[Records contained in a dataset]

^^^^

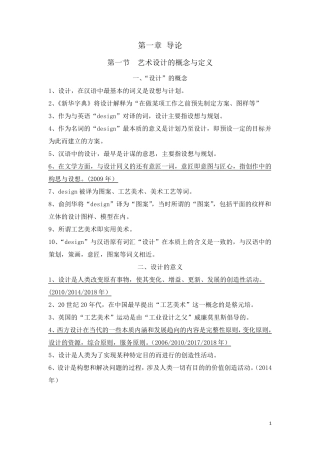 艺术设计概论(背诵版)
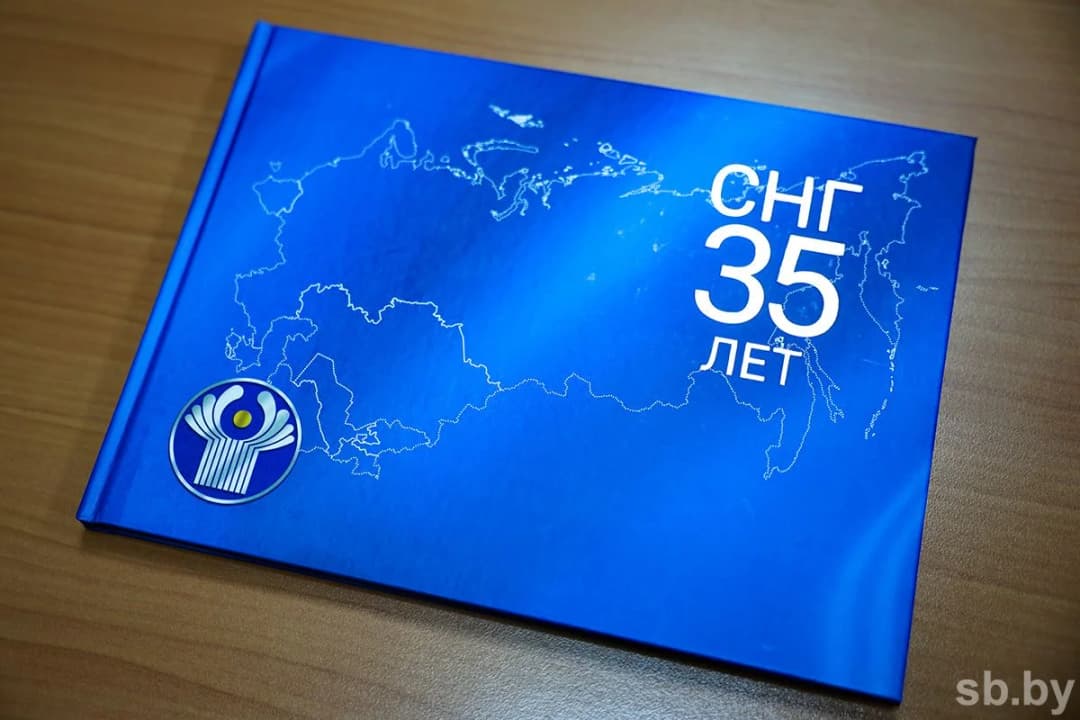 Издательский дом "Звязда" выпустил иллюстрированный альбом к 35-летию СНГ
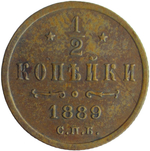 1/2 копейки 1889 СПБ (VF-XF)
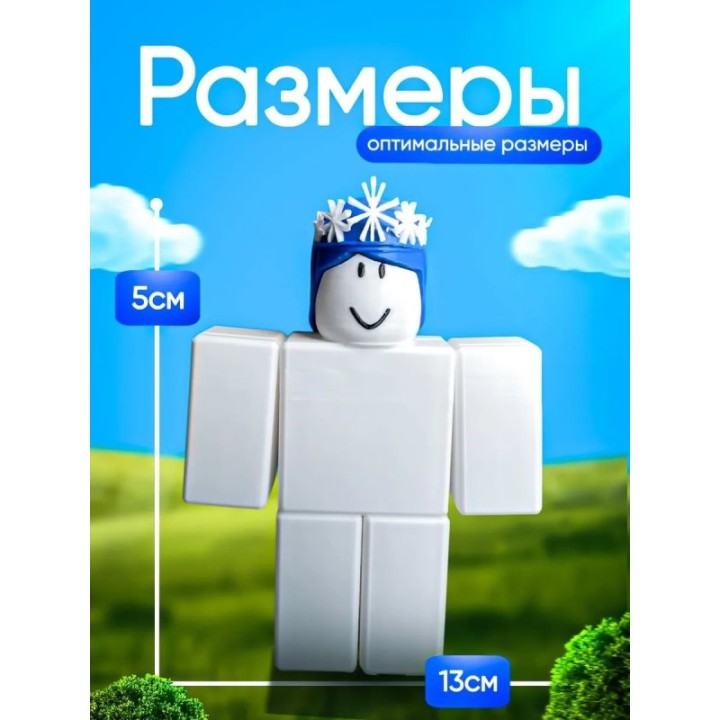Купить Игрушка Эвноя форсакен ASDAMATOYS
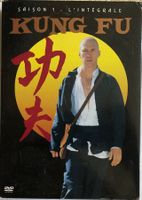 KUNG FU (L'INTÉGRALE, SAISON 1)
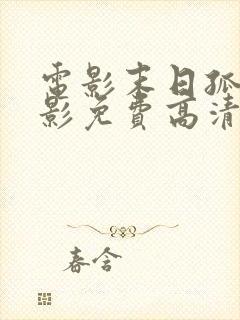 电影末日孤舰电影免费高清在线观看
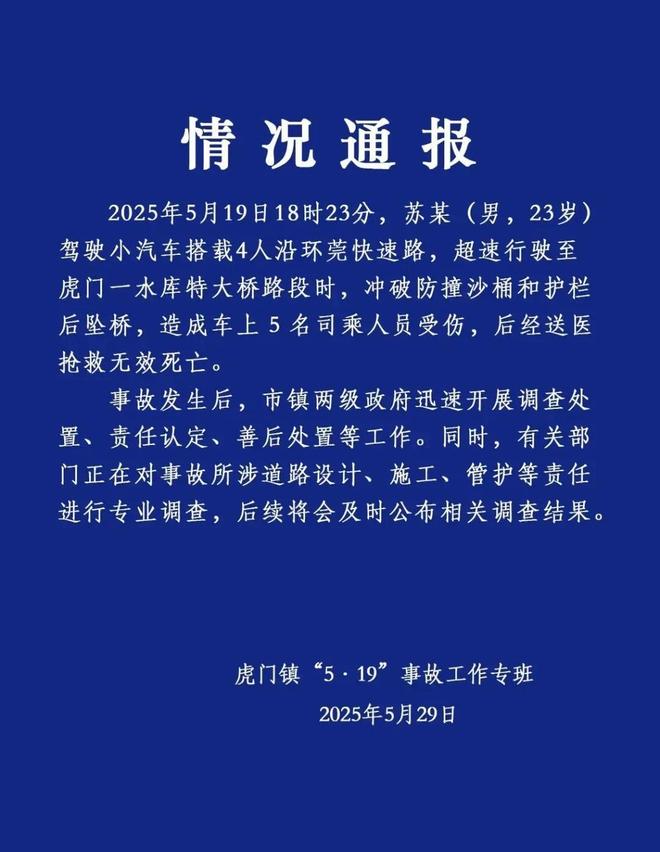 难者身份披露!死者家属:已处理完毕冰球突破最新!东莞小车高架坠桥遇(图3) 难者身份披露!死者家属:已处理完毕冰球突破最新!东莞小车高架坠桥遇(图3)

^^^^

Restate the records above verbatim. Pictures stay out.

 艺术设计概论(背诵版)
 Издательский дом "Звязда" выпустил иллюстрированный альбом к 35-летию СНГ
 1/2 копейки 1889 СПБ (VF-XF)
Купить Игрушка Эвноя форсакен ASDAMATOYS
 KUNG FU (L'INTÉGRALE, SAISON 1)
 电影末日孤舰电影免费高清在线观看
 难者身份披露!死者家属:已处理完毕冰球突破最新!东莞小车高架坠桥遇(图3) 难者身份披露!死者家属:已处理完毕冰球突破最新!东莞小车高架坠桥遇(图3)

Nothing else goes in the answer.